INSTRUCTION - Write out word for word each line from the one containing "In the depicted" through the close of the listing, including both ends. Pictures do not belong in the copy.

THE DATA -
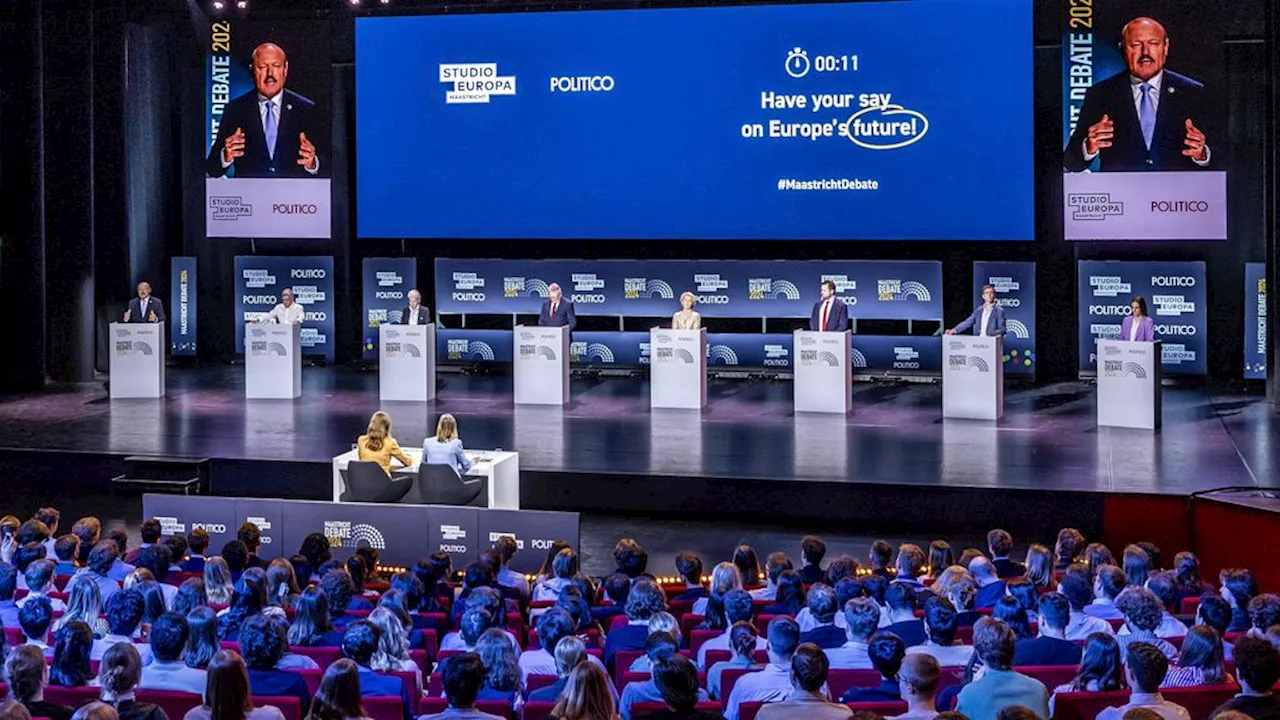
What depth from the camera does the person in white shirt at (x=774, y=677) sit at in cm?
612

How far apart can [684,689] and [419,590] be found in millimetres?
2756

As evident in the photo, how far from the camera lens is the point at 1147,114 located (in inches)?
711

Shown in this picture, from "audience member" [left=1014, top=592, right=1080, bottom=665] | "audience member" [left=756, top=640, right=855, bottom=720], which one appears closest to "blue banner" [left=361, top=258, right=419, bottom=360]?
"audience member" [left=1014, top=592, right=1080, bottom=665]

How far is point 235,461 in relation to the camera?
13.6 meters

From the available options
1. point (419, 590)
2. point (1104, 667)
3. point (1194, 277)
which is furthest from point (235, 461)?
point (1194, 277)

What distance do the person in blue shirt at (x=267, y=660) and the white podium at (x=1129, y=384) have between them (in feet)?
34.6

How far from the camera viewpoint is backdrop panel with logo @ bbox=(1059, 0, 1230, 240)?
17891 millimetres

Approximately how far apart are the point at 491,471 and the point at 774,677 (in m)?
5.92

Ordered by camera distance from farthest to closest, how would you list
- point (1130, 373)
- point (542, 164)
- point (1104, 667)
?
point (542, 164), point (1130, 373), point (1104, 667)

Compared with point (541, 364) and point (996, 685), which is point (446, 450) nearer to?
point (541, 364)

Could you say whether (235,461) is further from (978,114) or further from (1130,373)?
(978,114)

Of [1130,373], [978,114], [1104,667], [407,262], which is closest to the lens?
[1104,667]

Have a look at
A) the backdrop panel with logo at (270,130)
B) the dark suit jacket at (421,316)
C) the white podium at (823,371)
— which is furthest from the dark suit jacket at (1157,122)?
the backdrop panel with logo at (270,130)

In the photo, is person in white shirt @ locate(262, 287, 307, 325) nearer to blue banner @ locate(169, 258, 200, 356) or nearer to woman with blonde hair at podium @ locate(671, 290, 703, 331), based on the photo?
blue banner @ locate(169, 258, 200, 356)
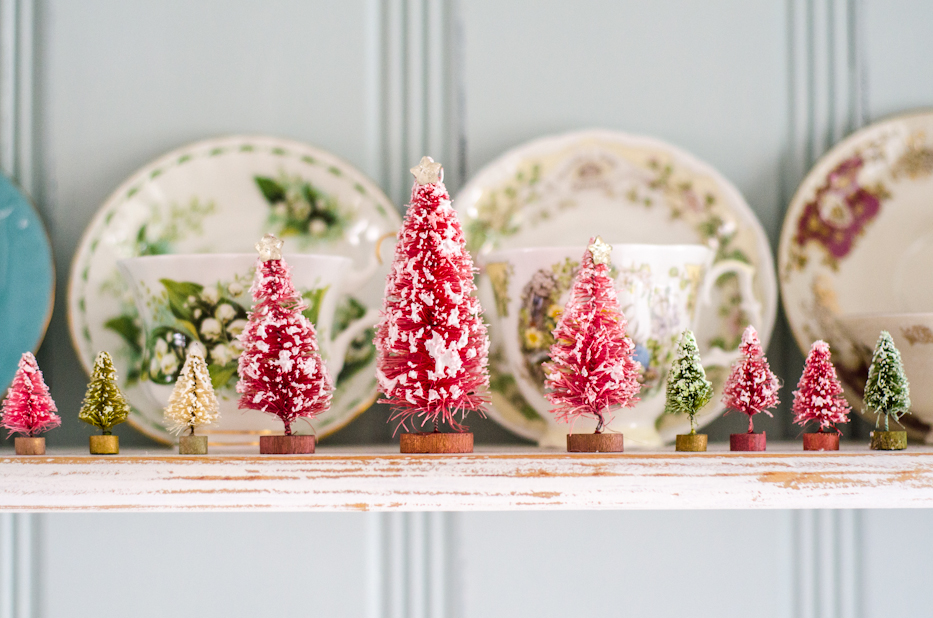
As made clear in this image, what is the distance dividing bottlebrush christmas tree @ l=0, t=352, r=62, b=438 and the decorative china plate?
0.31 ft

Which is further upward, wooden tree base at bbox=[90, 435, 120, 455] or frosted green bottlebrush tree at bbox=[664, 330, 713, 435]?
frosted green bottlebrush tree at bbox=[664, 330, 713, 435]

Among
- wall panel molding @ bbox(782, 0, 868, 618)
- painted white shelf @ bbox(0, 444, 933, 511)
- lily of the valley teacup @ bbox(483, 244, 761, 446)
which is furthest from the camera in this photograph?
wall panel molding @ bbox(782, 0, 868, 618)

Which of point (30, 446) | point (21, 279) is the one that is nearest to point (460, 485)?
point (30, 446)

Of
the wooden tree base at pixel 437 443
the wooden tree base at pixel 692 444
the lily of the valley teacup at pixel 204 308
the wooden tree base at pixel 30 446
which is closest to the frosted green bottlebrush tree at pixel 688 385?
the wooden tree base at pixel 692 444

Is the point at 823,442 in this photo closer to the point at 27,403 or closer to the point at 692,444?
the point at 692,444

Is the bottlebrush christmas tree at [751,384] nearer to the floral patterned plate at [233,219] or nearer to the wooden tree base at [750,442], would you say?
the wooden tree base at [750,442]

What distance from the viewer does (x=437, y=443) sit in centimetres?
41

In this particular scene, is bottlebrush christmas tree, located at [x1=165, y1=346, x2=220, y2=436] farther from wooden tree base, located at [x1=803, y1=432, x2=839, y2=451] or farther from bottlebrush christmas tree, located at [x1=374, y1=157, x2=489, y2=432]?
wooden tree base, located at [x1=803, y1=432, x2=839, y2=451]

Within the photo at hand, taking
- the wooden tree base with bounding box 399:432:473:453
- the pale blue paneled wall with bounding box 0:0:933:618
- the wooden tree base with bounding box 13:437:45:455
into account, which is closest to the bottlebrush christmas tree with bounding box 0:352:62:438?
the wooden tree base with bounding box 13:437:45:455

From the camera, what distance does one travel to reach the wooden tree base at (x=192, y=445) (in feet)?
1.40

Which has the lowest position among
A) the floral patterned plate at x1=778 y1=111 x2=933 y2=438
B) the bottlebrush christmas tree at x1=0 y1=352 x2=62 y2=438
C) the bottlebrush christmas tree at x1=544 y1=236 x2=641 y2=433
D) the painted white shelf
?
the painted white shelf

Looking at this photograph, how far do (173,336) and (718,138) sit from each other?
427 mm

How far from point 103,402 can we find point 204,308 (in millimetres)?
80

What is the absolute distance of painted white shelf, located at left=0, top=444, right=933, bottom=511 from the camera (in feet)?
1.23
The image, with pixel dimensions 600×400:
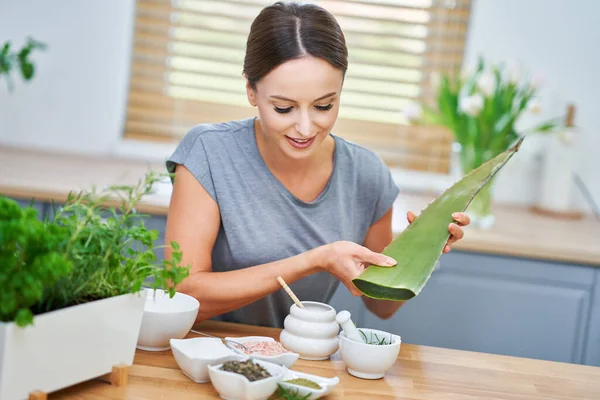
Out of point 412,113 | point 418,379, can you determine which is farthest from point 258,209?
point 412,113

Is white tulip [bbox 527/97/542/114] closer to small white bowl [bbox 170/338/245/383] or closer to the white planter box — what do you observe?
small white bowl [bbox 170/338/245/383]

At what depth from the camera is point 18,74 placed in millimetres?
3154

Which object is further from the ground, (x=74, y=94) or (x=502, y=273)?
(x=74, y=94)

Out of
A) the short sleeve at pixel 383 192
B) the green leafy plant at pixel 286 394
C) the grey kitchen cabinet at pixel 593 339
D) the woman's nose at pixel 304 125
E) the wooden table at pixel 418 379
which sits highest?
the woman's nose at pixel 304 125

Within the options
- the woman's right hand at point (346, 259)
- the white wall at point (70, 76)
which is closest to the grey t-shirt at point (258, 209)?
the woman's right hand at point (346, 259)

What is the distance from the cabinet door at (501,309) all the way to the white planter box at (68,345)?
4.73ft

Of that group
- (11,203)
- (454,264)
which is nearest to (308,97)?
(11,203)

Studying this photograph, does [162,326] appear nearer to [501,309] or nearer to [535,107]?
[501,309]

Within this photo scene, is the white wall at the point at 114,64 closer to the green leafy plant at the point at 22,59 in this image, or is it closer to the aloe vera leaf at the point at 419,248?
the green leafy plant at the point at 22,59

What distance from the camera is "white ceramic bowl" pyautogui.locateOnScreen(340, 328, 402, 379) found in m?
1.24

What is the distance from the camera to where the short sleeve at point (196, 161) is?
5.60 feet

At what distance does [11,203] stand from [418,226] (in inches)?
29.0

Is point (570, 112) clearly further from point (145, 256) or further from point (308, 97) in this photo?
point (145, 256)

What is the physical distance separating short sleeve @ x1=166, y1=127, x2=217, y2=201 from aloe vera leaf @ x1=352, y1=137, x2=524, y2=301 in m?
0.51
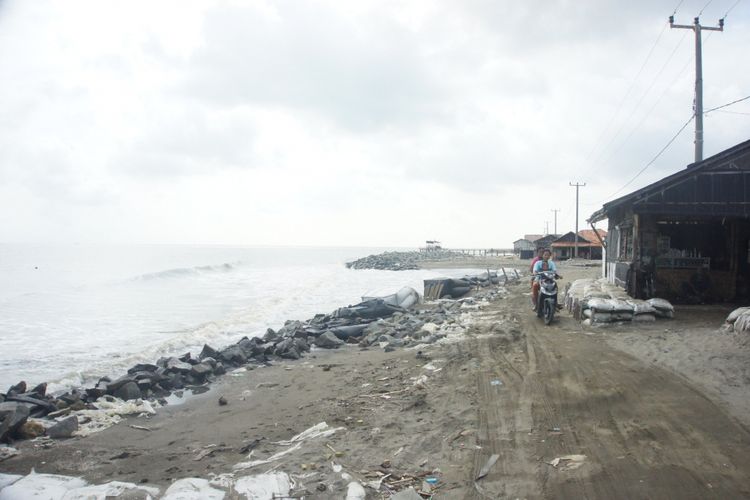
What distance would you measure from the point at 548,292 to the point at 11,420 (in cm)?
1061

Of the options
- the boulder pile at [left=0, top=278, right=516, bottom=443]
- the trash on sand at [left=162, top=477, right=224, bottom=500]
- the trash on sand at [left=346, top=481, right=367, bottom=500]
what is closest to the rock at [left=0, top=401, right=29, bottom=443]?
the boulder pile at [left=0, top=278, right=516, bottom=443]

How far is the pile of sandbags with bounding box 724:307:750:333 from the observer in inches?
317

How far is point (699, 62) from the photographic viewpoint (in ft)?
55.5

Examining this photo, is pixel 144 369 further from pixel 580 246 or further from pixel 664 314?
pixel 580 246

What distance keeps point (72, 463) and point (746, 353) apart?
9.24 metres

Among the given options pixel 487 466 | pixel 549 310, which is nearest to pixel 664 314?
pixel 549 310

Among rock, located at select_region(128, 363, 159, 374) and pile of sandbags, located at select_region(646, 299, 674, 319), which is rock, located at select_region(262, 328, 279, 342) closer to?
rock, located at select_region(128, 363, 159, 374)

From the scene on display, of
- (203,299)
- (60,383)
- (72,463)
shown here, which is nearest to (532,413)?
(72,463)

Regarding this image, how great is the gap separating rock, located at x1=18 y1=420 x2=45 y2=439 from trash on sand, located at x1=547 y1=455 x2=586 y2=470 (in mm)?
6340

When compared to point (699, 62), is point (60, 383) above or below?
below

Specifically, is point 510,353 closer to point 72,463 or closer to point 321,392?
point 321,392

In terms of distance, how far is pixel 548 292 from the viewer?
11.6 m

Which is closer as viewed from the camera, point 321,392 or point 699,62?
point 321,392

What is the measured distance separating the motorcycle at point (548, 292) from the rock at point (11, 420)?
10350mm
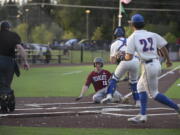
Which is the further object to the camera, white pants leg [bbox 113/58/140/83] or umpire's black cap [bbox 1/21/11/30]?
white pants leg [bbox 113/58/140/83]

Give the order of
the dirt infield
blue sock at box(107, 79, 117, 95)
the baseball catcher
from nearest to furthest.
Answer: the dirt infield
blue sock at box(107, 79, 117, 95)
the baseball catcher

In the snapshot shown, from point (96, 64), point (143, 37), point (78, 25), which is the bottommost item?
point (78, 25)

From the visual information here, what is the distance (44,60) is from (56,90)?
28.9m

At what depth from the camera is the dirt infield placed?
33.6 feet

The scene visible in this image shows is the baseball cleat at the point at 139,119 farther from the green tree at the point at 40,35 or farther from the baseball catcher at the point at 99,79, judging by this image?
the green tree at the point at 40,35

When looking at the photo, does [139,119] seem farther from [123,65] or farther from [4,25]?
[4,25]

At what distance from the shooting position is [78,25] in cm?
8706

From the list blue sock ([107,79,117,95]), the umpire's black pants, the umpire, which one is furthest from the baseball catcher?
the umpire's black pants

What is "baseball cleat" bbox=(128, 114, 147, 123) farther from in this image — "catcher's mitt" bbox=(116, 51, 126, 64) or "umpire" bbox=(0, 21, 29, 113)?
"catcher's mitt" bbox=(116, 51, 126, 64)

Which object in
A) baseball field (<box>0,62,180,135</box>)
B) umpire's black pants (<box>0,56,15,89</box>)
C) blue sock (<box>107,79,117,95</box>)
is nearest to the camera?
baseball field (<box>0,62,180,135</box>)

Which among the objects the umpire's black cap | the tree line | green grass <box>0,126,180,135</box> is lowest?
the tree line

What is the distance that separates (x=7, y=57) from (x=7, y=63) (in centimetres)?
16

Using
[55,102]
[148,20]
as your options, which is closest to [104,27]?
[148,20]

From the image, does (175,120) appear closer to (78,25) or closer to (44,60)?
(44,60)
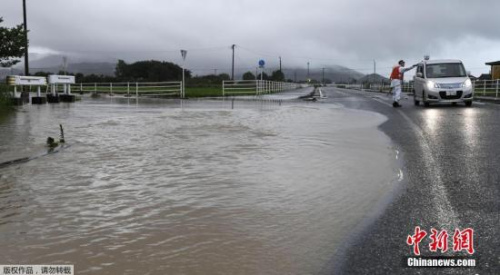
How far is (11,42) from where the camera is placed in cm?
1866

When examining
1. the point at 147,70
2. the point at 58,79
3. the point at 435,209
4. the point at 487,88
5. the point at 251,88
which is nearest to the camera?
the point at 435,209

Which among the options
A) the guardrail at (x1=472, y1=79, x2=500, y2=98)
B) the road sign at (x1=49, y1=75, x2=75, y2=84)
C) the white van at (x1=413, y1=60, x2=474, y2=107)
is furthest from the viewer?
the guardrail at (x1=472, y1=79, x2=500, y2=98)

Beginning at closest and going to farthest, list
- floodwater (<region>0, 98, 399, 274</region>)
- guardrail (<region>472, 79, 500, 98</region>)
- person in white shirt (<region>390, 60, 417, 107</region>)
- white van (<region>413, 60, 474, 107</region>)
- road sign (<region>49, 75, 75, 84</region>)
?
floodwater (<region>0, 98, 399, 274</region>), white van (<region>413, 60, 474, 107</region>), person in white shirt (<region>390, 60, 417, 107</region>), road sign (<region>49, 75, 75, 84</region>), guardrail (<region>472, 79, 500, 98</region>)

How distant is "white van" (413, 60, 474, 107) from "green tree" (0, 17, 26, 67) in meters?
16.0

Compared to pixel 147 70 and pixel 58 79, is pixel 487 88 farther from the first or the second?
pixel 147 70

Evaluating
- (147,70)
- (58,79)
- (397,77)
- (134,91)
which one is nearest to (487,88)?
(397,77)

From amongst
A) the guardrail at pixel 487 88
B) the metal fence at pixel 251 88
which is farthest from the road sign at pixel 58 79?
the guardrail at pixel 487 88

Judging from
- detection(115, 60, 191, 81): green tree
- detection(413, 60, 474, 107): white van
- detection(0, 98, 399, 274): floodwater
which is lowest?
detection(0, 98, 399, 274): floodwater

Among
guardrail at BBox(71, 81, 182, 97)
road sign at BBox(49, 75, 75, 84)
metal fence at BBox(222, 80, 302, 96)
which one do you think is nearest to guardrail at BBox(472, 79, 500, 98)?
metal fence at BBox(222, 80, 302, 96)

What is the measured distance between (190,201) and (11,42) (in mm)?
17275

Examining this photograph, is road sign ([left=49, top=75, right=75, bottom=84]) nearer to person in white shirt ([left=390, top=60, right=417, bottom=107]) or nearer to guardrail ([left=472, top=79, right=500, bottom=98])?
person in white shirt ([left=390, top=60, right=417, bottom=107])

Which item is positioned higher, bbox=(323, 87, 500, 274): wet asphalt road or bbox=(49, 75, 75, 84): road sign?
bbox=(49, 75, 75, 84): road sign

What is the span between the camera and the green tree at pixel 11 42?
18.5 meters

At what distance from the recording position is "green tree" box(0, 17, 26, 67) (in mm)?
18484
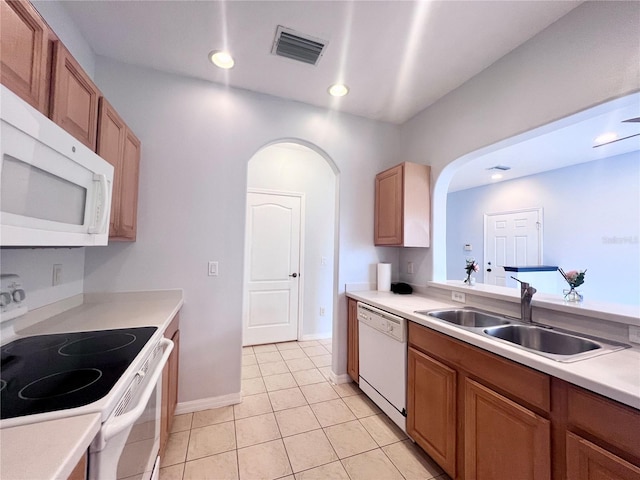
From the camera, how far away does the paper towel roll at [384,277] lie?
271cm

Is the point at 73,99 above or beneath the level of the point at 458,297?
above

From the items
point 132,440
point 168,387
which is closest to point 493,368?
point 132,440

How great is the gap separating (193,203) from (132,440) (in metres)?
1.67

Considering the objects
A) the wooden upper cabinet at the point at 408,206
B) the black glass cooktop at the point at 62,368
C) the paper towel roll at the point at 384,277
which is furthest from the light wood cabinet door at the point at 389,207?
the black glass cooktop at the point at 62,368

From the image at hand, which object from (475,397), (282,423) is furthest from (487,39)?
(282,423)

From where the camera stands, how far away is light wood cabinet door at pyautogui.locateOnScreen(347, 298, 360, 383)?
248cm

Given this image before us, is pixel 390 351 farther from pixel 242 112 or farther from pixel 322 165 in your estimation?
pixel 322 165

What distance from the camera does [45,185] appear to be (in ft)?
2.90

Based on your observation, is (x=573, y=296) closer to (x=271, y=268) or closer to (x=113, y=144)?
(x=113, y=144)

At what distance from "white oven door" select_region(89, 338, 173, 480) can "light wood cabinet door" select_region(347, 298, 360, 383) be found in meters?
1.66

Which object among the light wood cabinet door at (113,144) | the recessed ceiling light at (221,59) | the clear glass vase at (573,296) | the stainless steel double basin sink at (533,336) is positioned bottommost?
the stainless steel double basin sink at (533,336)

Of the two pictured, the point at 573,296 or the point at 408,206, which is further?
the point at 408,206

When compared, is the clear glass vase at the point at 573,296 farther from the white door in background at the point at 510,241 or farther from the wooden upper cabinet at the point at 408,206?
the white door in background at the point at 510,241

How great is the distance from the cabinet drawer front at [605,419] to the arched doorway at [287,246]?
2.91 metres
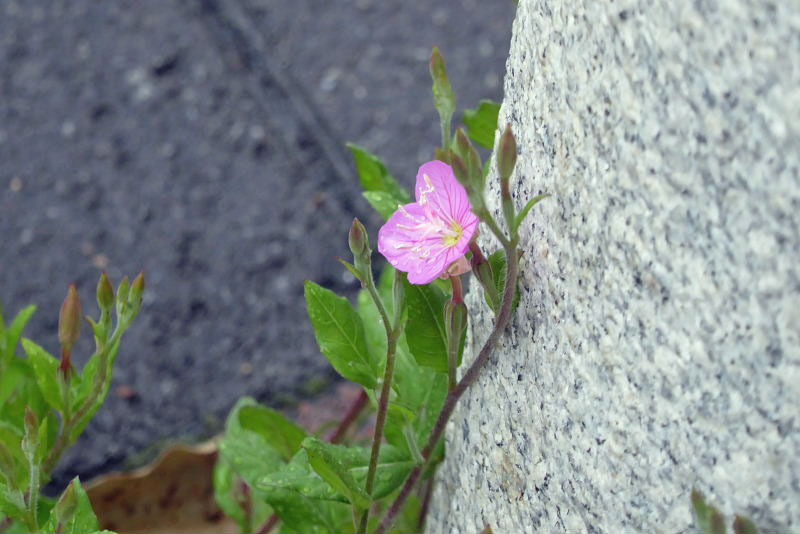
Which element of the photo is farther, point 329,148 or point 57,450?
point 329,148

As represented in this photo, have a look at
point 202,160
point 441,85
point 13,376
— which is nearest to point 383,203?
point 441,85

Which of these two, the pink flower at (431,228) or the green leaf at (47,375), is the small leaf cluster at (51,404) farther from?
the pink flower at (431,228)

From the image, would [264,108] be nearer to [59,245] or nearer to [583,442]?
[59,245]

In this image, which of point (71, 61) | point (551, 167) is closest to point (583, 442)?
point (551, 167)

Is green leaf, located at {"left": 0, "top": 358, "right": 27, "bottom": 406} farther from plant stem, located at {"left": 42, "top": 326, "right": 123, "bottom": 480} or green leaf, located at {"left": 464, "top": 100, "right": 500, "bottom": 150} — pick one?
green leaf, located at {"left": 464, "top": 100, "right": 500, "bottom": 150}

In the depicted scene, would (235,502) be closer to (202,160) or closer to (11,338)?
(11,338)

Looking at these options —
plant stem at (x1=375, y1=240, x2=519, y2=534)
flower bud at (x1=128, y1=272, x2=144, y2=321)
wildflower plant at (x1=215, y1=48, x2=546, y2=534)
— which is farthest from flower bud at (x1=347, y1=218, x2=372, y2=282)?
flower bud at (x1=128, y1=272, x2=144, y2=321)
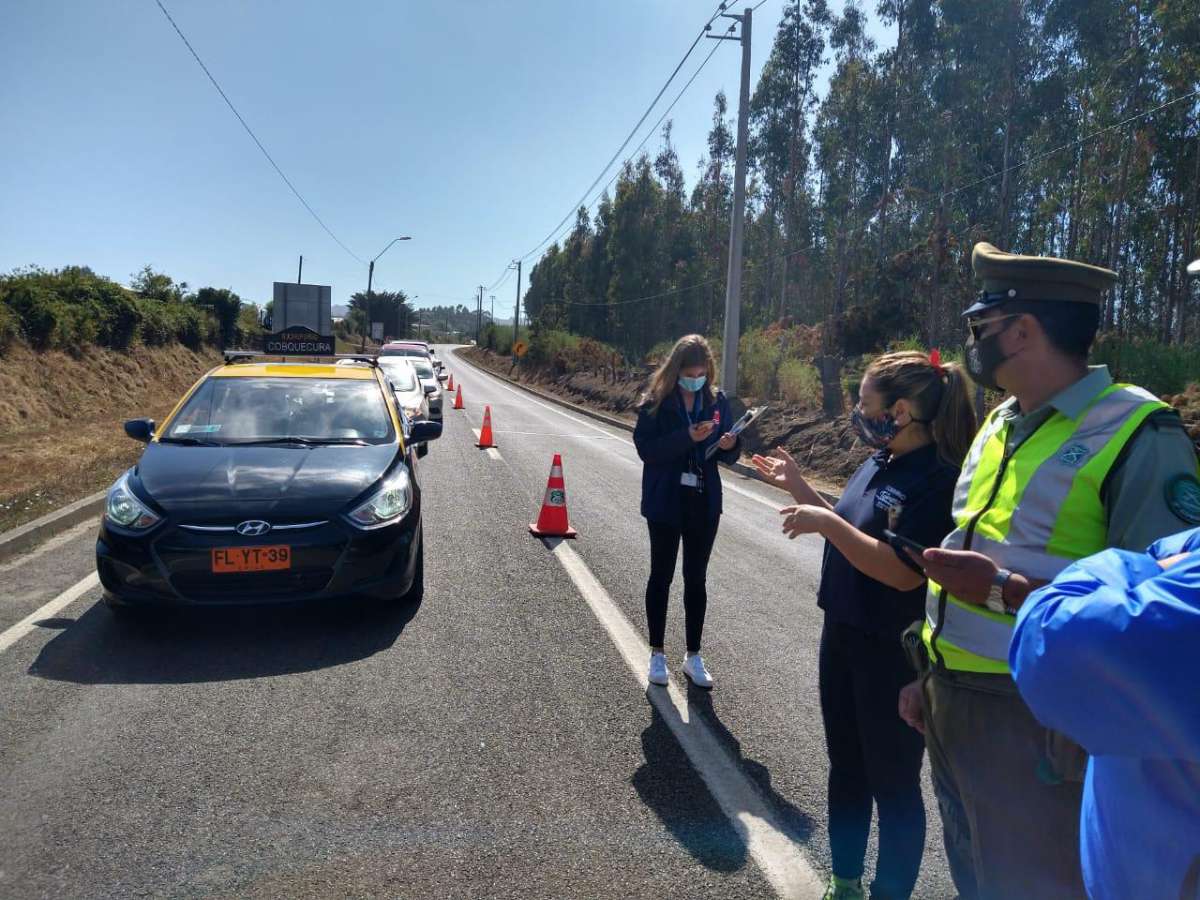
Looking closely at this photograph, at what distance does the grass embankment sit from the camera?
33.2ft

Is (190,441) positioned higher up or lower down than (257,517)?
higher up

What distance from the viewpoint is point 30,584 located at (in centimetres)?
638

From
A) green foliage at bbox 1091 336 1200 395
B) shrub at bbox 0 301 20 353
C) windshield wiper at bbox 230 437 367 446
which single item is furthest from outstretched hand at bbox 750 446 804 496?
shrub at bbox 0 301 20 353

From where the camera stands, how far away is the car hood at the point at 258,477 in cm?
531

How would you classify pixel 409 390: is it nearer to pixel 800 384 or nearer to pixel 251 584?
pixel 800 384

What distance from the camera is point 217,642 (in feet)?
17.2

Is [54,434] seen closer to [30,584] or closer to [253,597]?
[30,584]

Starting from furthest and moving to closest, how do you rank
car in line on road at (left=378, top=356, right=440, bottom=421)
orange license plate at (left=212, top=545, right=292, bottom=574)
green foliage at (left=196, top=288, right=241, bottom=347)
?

SOLVED EXERCISE -
In the depicted scene, would (235,502) be closer to (202,160) or closer to (11,338)?
(11,338)

Looking at these options —
plant stem at (x1=375, y1=240, x2=519, y2=534)
flower bud at (x1=128, y1=272, x2=144, y2=321)
wildflower plant at (x1=215, y1=48, x2=546, y2=534)
— which is farthest from flower bud at (x1=347, y1=218, x2=372, y2=282)?
flower bud at (x1=128, y1=272, x2=144, y2=321)
Looking closely at this photograph, at what distance does the grass embankment sit from the camera?
33.2ft

Is (190,441) positioned higher up or lower down than (257,517)?
higher up

What distance from the viewpoint is point 30,584 located at (in centimetres)?
638

From
A) green foliage at bbox 1091 336 1200 395
B) shrub at bbox 0 301 20 353
C) windshield wiper at bbox 230 437 367 446
which single item is furthest from outstretched hand at bbox 750 446 804 496?
shrub at bbox 0 301 20 353

From where the camera stands, how far away is the car hood at the point at 258,477 in cm?
531

How would you classify pixel 409 390: is it nearer to pixel 800 384 or nearer to pixel 251 584?
pixel 800 384

What distance from the camera is point 217,642 (in feet)?
17.2

Is [54,434] seen closer to [30,584] or closer to [253,597]?
[30,584]

Starting from furthest and moving to closest, how do you rank
car in line on road at (left=378, top=356, right=440, bottom=421)
orange license plate at (left=212, top=545, right=292, bottom=574)
green foliage at (left=196, top=288, right=241, bottom=347)
?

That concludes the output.